▸ **PAGE EXTRACT**
There are some disadvantages to using an internal ureteral stent as an alternative to a nephrostomy tube, however, including loss of the percutaneous tract for a secondary procedure and the cost, inconvenience, and discomfort associated with an internal ureteral stent that requires cystoscopic removal at a later date. In order to obviate the problems associated with the ureteral stent, several groups have offered alternatives including insertion of an externalized ureteral stent or insertion of an internal stent with an attached string that exits out the flank. In both cases the stent can then be removed before hospital discharge without an additional procedure. Goh and Wolf (1999) first reported in 1999 the use of an externalized ureteral stent (single pigtail) as an alternative to a postoperative nephrostomy tube. Since then there have been a number of reports of this option (Lojanapiwat et al, 2001; Abou-Elela et al, 2007; Karami et al, 2007; Rana and Mithani, 2007; Al-Ba’adani et al, 2008) including two randomized controlled trials, one comparing an externalized ureteral stent to a large-caliber nephrostomy tube, which suggested a benefit in terms of reduced narcotic use and length of hospital stay (Tefekli et al, 2007), and one comparing internal and external ureteral stents, which revealed no difference between the two techniques except for a lack of outpatient stent-related symptoms in the external stent group (Gonen et al, 2009). Shpall and colleagues (2007) described the modification of leaving the attached string on the stent and placing the stent “upside down” so that the string can exit the flank. They described removing the stent as an outpatient 3 and 12 days postoperatively, but since then others have reported removing the stent at the bedside on the first postoperative day (Berkman et al, 2008). Use of a Polaris Loop stent (Boston Scientific, Natick, MA) placed “upside down” offers less resistance at the time of removal (Fig. 47–36).

▸ **Saved data entries**
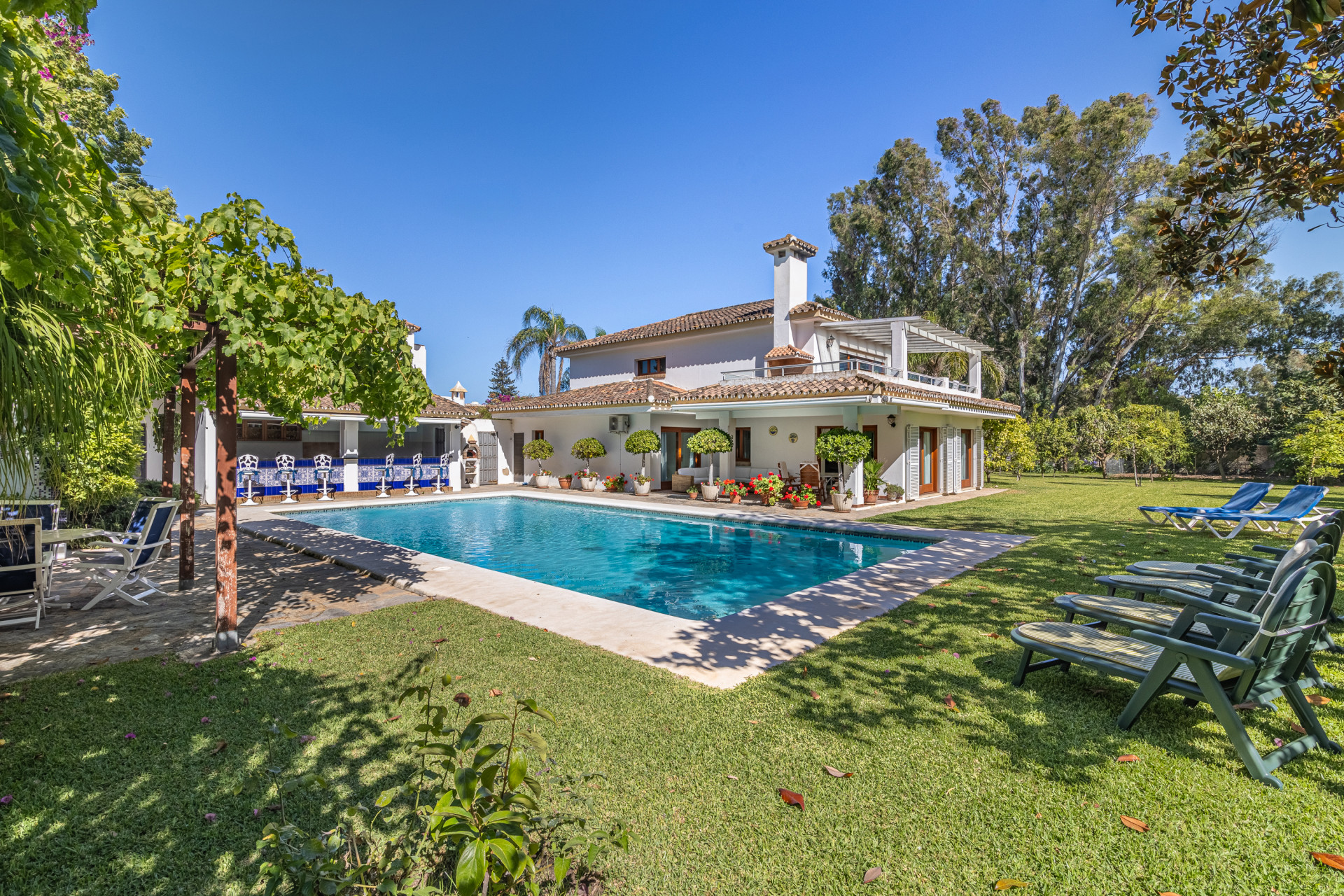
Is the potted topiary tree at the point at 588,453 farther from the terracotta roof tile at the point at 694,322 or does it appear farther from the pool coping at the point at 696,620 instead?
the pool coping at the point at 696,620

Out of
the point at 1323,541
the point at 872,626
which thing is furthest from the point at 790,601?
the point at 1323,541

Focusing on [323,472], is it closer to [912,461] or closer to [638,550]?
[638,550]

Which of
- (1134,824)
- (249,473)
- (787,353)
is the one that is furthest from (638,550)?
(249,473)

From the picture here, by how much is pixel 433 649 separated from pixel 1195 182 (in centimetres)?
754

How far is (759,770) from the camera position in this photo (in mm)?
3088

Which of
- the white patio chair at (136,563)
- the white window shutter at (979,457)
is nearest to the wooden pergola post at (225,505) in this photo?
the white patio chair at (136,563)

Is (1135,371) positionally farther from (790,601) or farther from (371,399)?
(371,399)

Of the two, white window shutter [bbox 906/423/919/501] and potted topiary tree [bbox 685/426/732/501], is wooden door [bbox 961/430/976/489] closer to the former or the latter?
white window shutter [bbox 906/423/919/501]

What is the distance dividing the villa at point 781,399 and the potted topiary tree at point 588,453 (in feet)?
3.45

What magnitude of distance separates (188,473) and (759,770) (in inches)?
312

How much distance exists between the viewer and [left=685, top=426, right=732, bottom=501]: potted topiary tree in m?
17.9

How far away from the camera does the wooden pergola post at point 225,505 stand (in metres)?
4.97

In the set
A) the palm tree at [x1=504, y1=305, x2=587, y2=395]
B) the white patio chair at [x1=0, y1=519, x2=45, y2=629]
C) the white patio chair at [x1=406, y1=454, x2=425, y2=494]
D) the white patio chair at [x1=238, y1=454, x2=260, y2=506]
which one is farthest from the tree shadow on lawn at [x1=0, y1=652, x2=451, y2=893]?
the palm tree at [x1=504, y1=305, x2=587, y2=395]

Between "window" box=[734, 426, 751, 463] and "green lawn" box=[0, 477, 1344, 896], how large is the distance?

▸ **COMPLETE THE FOLLOWING**
1 > Answer these questions about the passage on ureteral stents, one answer per line, marked the same way:
(a) Who first reported using an externalized ureteral stent in place of a postoperative nephrostomy tube, and in what year?
(b) What did the randomized trial comparing internal and external ureteral stents find?
(c) Which stent, placed "upside down," offers less resistance at removal?
2 > Write a continuation of the passage on ureteral stents, starting after its final sentence.

▸ **RESULTS FOR EACH TASK**
1 >
(a) Goh and Wolf, in 1999.
(b) It found no difference between the two techniques except that the external stent group had no outpatient stent-related symptoms.
(c) The Polaris Loop stent (Boston Scientific, Natick, MA).

2 >
Figure 47–36 Use of a Polaris Loop stent (Boston Scientific, Natick, MA) placed “upside down.” An attached string is left exiting the flank, which allows removal of the stent without an additional procedure.

These modifications of nephrostomy tube omission avoid many of the disadvantages of an internal ureteral stent but still leave the problem of loss of access in case a secondary procedure is required. With improved endoscopes, better ancillary tools, and growing experience with percutaneous surgery, the need for secondary procedures is declining. In properly selected patients including those who do not for some other reason need external drainage (e.g., pyonephrosis, significant bleeding, significant collecting system injury) and those who are unlikely to need a secondary procedure, omission of the postoperative nephrostomy tube appears to be safe and effective.

No Drainage Tube

Recently, some authors have reintroduced the idea of a “totally tubeless” percutaneous renal surgery, omitting both the nephrostomy tube and ureteral catheter. The procedure is done in selected patients, with low-volume stones, atraumatic single access, and no hemorrhage, perforation, or obstruction (Aghamir et al, 2004; Karami and Gholamrezaie, 2004; Gupta et al, 2005; Mandhani et al, 2007; Crook et al, 2008b; Mouracade et al, 2008). In light of the findings of studies comparing internal stents with nephrostomy tubes, it is not surprising that the three randomized controlled trials of “totally tubeless” percutaneous renal surgery summarized in Table 47–2 (Aghamir et al, 2008; Crook et al, 2008a; Istanbulluoglu et al, 2009) also found reduced duration and intensity of convalescence in the groups without nephrostomy tubes. The more important comparison would be “totally tubeless” versus internal stent without nephrostomy tube, which to date has not been reported.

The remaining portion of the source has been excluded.